┌──
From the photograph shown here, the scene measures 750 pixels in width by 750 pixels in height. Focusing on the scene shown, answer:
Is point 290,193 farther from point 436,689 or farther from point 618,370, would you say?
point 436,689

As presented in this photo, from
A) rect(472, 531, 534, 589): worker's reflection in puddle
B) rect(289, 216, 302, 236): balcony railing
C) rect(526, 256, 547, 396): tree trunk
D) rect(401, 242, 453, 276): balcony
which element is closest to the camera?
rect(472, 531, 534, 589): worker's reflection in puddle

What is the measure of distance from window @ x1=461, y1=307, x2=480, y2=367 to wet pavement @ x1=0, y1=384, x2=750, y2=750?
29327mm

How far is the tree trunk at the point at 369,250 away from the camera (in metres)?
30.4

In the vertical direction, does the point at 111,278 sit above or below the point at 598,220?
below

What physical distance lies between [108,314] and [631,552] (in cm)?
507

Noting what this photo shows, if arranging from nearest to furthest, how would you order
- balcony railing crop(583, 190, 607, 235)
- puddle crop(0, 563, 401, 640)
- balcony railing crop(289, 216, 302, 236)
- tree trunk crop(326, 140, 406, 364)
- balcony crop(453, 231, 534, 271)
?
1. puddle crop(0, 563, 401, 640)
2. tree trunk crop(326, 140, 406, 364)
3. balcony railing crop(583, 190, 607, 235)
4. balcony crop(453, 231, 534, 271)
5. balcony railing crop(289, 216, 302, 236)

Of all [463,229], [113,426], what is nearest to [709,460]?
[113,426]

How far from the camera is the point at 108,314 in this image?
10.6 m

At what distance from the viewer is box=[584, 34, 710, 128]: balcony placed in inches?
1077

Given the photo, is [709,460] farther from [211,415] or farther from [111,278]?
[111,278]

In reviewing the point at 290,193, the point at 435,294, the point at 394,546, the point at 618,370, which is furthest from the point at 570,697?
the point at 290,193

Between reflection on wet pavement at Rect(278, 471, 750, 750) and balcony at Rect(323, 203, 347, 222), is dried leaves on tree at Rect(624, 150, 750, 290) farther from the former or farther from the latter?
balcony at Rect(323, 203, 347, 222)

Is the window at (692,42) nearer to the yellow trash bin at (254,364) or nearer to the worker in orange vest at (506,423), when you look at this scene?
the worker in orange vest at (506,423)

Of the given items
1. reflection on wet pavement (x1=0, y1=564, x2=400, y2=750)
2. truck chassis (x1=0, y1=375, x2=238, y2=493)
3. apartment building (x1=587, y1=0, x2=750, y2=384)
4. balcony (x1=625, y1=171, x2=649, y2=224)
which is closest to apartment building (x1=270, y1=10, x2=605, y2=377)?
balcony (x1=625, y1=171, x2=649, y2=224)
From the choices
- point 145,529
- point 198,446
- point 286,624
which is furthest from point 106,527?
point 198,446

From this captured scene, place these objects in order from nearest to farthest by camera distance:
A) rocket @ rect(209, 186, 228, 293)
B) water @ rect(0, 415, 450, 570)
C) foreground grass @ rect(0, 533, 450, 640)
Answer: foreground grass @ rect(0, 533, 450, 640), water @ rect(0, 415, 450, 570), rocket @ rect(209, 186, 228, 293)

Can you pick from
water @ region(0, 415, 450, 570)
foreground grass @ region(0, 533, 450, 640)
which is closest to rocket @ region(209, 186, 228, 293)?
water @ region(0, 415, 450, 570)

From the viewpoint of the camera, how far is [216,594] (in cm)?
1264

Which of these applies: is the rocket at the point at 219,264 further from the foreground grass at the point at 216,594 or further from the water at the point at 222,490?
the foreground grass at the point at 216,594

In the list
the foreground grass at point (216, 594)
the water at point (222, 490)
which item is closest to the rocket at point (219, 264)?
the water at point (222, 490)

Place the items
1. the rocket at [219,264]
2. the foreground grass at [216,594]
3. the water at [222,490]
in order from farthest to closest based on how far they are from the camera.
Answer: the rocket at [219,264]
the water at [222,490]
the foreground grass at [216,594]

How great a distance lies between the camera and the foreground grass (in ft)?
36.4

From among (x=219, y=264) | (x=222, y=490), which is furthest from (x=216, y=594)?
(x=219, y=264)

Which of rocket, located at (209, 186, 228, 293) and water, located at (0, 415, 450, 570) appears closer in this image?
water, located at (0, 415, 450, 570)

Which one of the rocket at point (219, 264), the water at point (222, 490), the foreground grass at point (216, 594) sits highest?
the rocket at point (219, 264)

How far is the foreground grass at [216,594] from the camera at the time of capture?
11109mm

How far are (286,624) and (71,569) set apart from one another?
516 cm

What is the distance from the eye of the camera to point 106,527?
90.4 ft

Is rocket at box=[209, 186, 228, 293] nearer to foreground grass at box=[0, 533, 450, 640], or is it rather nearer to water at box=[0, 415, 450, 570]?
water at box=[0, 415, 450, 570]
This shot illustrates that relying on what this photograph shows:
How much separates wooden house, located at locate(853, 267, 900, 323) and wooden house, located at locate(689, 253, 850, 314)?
└──
:: Brief ::
Can you copy out all of the rows above, character for character and without leaving any out?

:: Response for this exercise ::
From the photograph shown here, the scene measures 750 pixels in width by 750 pixels in height. Focusing on the scene shown, answer:
Is point 290,193 farther from point 436,689 or farther from point 618,370, would you say?
point 436,689

As presented in this photo, from
A) rect(472, 531, 534, 589): worker's reflection in puddle
B) rect(289, 216, 302, 236): balcony railing
C) rect(526, 256, 547, 396): tree trunk
D) rect(401, 242, 453, 276): balcony
which element is closest to the camera?
rect(472, 531, 534, 589): worker's reflection in puddle

What is the measure of distance from window @ x1=461, y1=307, x2=480, y2=367 to wet pavement @ x1=0, y1=384, x2=750, y2=750?
29327mm

How far is the tree trunk at the point at 369,250 away from the camera (in metres)?
30.4

In the vertical direction, does the point at 111,278 sit above or below the point at 598,220?
below

What physical distance lies between [108,314] and [631,552] (in cm)?
507

Noting what this photo shows, if arranging from nearest to furthest, how would you order
- balcony railing crop(583, 190, 607, 235)
- puddle crop(0, 563, 401, 640)
- balcony railing crop(289, 216, 302, 236)
- tree trunk crop(326, 140, 406, 364)
- balcony crop(453, 231, 534, 271)
?
1. puddle crop(0, 563, 401, 640)
2. tree trunk crop(326, 140, 406, 364)
3. balcony railing crop(583, 190, 607, 235)
4. balcony crop(453, 231, 534, 271)
5. balcony railing crop(289, 216, 302, 236)

Of all [463,229], [113,426], what is nearest to [709,460]?
[113,426]

How far from the camera is the point at 108,314 in this image?
10.6 m

At what distance from the viewer is box=[584, 34, 710, 128]: balcony placed in inches?
1077

Given the photo, is [709,460] farther from [211,415] or farther from [111,278]?
[111,278]

In reviewing the point at 290,193, the point at 435,294, the point at 394,546, the point at 618,370, which is furthest from the point at 570,697?
the point at 290,193

Between reflection on wet pavement at Rect(278, 471, 750, 750) and balcony at Rect(323, 203, 347, 222), is dried leaves on tree at Rect(624, 150, 750, 290) farther from the former or farther from the latter?
balcony at Rect(323, 203, 347, 222)

Is the window at (692,42) nearer to the yellow trash bin at (254,364) or nearer to the worker in orange vest at (506,423), when you look at this scene?
the worker in orange vest at (506,423)

Of the given items
1. reflection on wet pavement (x1=0, y1=564, x2=400, y2=750)
2. truck chassis (x1=0, y1=375, x2=238, y2=493)
3. apartment building (x1=587, y1=0, x2=750, y2=384)
4. balcony (x1=625, y1=171, x2=649, y2=224)
which is closest to apartment building (x1=270, y1=10, x2=605, y2=377)?
balcony (x1=625, y1=171, x2=649, y2=224)
From the choices
- point 145,529
- point 198,446
- point 286,624
which is furthest from point 106,527?
point 198,446

From this captured scene, place these objects in order from nearest to farthest by camera distance:
A) rocket @ rect(209, 186, 228, 293)
B) water @ rect(0, 415, 450, 570)
C) foreground grass @ rect(0, 533, 450, 640)
Answer: foreground grass @ rect(0, 533, 450, 640), water @ rect(0, 415, 450, 570), rocket @ rect(209, 186, 228, 293)

Can you pick from
water @ region(0, 415, 450, 570)
foreground grass @ region(0, 533, 450, 640)
which is closest to rocket @ region(209, 186, 228, 293)?
water @ region(0, 415, 450, 570)

From the viewpoint of the camera, how far is [216,594] (in cm)?
1264

Which of these applies: is the rocket at the point at 219,264 further from the foreground grass at the point at 216,594 or further from the water at the point at 222,490?
the foreground grass at the point at 216,594

In the list
the foreground grass at point (216, 594)
the water at point (222, 490)
which item is closest to the rocket at point (219, 264)?
the water at point (222, 490)

Place the items
1. the rocket at [219,264]
2. the foreground grass at [216,594]
3. the water at [222,490]
in order from farthest to closest based on how far they are from the camera.
Answer: the rocket at [219,264]
the water at [222,490]
the foreground grass at [216,594]

How great a distance lies between the camera and the foreground grass (in ft)?
36.4

From among (x=219, y=264) | (x=222, y=490), which is furthest from (x=216, y=594)?
(x=219, y=264)

Which of rocket, located at (209, 186, 228, 293) and water, located at (0, 415, 450, 570) appears closer in this image?
water, located at (0, 415, 450, 570)

Which one of the rocket at point (219, 264), the water at point (222, 490), the foreground grass at point (216, 594) sits highest?
the rocket at point (219, 264)

How far is the foreground grass at [216,594] from the camera at the time of capture?
11109mm

How far are (286,624) and (71,569) set apart from one another?
516 cm

What is the distance from the eye of the camera to point 106,527?
90.4 ft

Is rocket at box=[209, 186, 228, 293] nearer to foreground grass at box=[0, 533, 450, 640], or is it rather nearer to water at box=[0, 415, 450, 570]?
water at box=[0, 415, 450, 570]
This shot illustrates that relying on what this photograph shows:
How much separates wooden house, located at locate(853, 267, 900, 323) and wooden house, located at locate(689, 253, 850, 314)?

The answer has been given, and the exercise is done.